#### Exercise details
Which lines in the data below contain the word "Number"? Pull each of them out.
= = = =
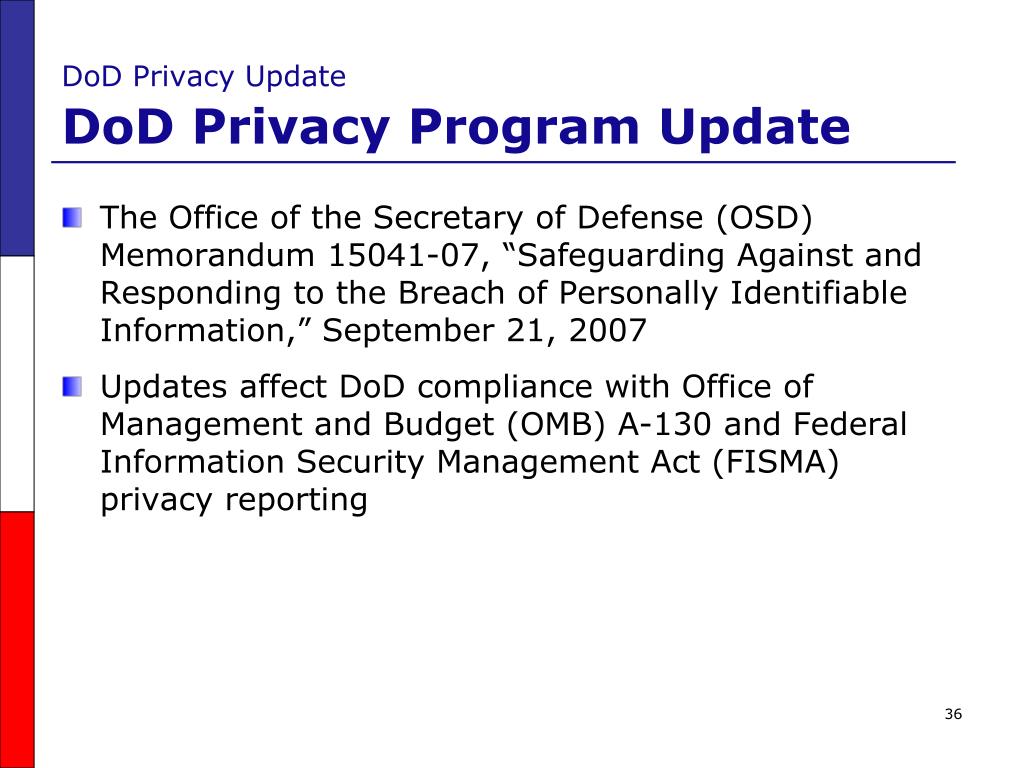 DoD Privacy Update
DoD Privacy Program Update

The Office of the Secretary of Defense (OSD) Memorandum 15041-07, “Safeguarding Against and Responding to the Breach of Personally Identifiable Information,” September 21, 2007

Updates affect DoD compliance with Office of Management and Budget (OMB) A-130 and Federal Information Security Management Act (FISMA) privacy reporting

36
= = = =
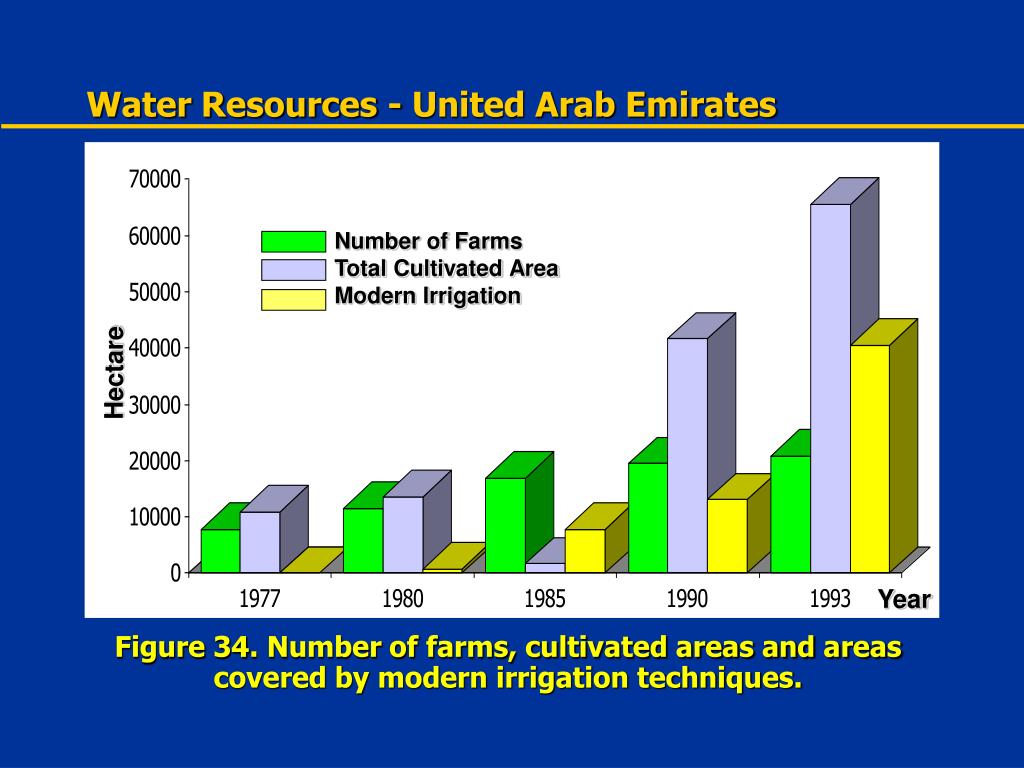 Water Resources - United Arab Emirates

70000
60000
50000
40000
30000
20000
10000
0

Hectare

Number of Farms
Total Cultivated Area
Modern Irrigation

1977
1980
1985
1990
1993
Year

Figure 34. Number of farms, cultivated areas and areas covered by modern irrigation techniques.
= = = =
#### Exercise answer
Number of Farms
Figure 34. Number of farms, cultivated areas and areas covered by modern irrigation techniques.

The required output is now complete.